My question is based on information that you are asked to deduce for yourself to confidently answer question #10 of Ralph P. Grimaldi's Discrete and Combinatorial Mathematics An Applied Introduction (5th Edition).
The question is:
The connected undirected graph $G=(V,E)$ has 30 edges. What is the maximum value that $|V|$ can have?
From what is written in the text I can sort of deduce that Theorem 12.3:
In every tree $T=(V,E), |V|=|E|+1$
will have something to do with it. However I would need to deduce that $G$ is a tree first.
My idea is to use the fact that if $G$ is planar and connected, then $v-e+r=2$ where $|V|=v$ and $|E|=e$ and $r$ is the number of regions made by the planar graph. To maximize $v$, minimize $r$. The smallest $r$ can be is 1 (zero inner regions, there is always 1 outer region). Then $v=e+2-1=e+1.$
If G is connected and nonplanar, then remove as many edges as necessary to make G planar. $|E|=30-k$ for our particular example, however we can make $|E|$ arbitrary. Then again, $v=e-k+2-1=e-k+1,$ for $k\geq1$, thus $v$ is smaller.
Since $G$ can be connected and either planar or nonplanar, the maximum number of $|V|$ is $|E|+1.$ And $G$ being connected and having $|V|=|E|+1$ is equivalent to $G$ being a tree.
Am I on the right track? Or are my assumptions about planar and nonplanar too swift?

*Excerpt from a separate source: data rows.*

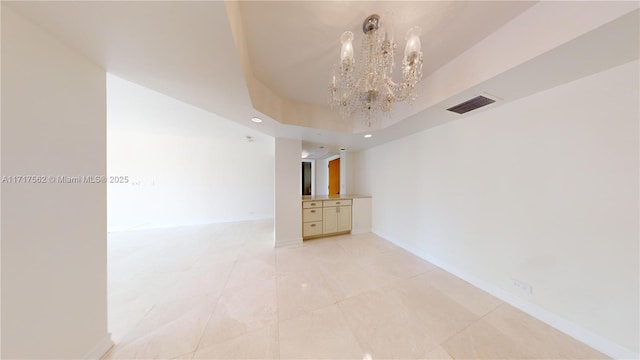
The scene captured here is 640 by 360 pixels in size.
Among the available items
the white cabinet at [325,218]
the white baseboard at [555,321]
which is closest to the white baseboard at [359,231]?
the white cabinet at [325,218]

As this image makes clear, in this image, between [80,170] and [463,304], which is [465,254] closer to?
[463,304]

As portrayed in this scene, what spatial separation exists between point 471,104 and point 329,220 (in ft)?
9.31

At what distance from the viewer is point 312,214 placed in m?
3.48

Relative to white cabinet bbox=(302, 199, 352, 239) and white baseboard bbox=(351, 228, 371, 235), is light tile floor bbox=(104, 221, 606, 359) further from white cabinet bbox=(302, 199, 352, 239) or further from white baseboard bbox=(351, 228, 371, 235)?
white baseboard bbox=(351, 228, 371, 235)

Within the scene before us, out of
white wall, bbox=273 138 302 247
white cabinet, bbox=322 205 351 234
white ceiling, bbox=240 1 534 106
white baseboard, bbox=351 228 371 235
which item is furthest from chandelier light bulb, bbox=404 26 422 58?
white baseboard, bbox=351 228 371 235

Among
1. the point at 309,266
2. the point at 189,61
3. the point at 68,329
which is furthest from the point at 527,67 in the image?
the point at 68,329

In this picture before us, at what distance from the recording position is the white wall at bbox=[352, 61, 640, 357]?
1194 millimetres

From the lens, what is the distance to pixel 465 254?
2156 mm

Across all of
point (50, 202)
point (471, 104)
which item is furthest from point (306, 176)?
point (50, 202)

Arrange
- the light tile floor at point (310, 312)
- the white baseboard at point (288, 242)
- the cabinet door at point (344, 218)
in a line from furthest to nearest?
the cabinet door at point (344, 218) → the white baseboard at point (288, 242) → the light tile floor at point (310, 312)

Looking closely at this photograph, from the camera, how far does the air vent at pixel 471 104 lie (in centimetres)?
168

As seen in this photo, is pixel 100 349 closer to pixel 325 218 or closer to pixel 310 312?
pixel 310 312

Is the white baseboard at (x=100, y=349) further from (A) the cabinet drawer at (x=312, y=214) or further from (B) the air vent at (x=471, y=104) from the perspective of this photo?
(B) the air vent at (x=471, y=104)

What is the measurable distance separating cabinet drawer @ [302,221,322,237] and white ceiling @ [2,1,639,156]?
2.39 m
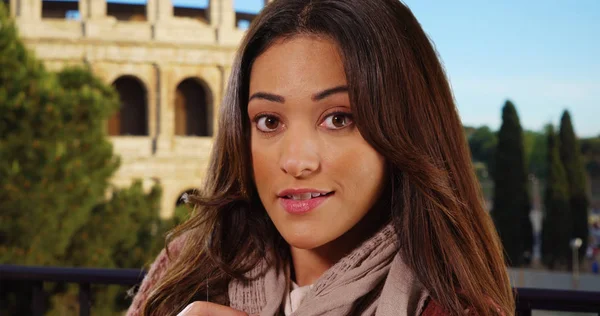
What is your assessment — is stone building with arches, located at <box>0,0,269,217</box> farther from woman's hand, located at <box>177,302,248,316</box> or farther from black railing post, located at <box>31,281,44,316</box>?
woman's hand, located at <box>177,302,248,316</box>

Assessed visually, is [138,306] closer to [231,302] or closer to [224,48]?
[231,302]

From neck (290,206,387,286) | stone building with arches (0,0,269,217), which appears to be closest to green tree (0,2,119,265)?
neck (290,206,387,286)

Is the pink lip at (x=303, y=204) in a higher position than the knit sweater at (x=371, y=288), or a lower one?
higher

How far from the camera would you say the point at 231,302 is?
1.30 metres

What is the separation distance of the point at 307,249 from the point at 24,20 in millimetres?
18963

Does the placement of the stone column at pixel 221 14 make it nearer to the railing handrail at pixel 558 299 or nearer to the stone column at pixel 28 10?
the stone column at pixel 28 10

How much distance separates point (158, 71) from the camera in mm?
20188

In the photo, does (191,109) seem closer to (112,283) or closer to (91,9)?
(91,9)

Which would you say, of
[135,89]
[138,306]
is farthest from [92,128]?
[135,89]

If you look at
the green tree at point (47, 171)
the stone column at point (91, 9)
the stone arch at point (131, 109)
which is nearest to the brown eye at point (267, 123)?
the green tree at point (47, 171)

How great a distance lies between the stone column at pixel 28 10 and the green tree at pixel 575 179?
53.5ft

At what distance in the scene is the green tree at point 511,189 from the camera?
2278 cm

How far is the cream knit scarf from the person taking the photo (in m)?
1.10

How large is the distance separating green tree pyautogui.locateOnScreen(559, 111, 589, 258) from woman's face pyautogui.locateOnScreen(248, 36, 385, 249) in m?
23.5
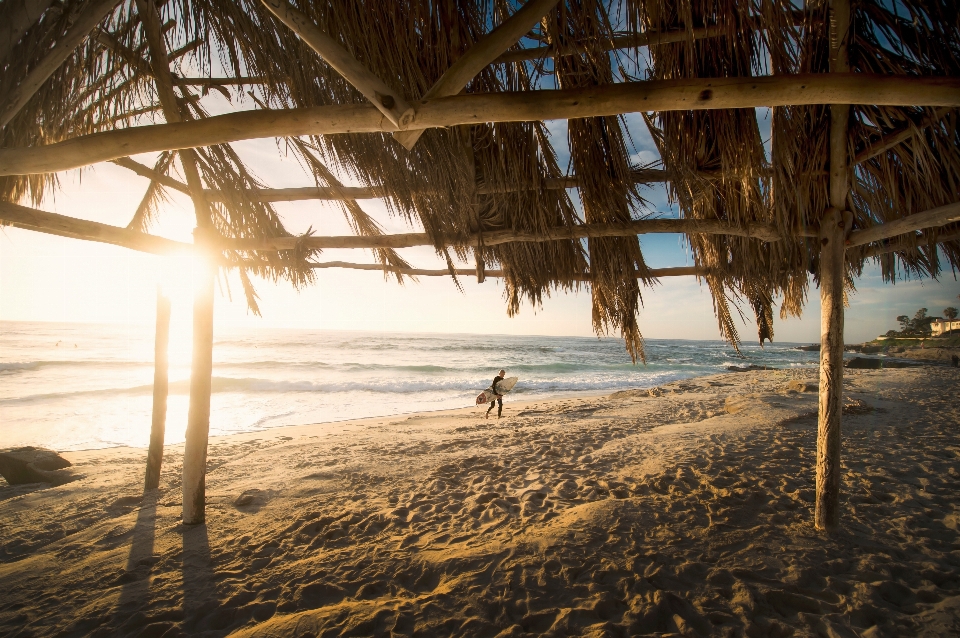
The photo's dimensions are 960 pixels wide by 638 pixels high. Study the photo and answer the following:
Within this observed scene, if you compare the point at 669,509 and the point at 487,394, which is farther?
the point at 487,394

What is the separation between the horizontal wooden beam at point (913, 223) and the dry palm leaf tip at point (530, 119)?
0.5 inches

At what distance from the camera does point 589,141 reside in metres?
2.41

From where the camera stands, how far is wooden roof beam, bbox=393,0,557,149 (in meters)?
1.30

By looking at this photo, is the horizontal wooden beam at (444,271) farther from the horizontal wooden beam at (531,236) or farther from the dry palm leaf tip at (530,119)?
the horizontal wooden beam at (531,236)

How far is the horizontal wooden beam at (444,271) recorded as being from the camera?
361cm

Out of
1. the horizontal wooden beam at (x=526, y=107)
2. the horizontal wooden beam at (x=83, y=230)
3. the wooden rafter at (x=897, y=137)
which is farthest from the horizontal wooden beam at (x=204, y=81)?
the wooden rafter at (x=897, y=137)

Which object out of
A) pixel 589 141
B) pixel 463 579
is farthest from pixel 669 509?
pixel 589 141

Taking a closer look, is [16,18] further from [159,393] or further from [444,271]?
[159,393]

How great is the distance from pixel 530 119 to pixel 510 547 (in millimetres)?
2712

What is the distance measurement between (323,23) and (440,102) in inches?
37.5

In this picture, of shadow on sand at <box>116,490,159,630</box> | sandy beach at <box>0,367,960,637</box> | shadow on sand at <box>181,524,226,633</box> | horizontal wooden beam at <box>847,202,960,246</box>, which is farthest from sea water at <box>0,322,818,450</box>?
horizontal wooden beam at <box>847,202,960,246</box>

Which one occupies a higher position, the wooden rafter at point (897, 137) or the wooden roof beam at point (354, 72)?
the wooden rafter at point (897, 137)

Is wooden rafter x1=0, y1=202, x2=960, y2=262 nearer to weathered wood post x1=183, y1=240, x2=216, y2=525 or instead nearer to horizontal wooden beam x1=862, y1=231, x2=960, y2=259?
horizontal wooden beam x1=862, y1=231, x2=960, y2=259

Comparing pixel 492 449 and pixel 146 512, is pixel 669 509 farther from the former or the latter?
pixel 146 512
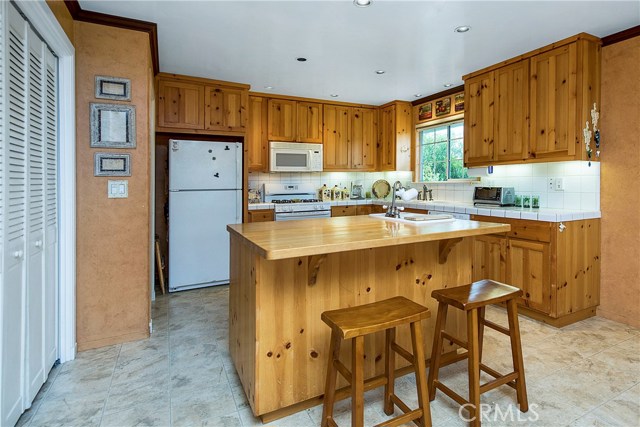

The planarity seems irrelevant for the problem, but here is one way to look at it:
Given $m$ "vertex-less" edges you can add at most $2m$ vertices (-> $m$ disjoint edges) but you want to maximize $|V|$ while staying connected. Look at it as an algorithm, a step by step process of adding vertices. For the first edge, you have no choice but to give it $2$ vertices. For the second edge you have to add at least one vertex to it (supposing multiple edges are forbidden), but adding $2$ would produce a disjoint edge. For all the subsequent edges, you can add between $0$ and $2$ vertices to each edge. Adding $2$ is illegal because it disconnects the graph, adding $1$ is possible at each step, so you do it (you want to maximize $|V|$).
This produces $2+(m-1)\cdot1=m+1$ vertices.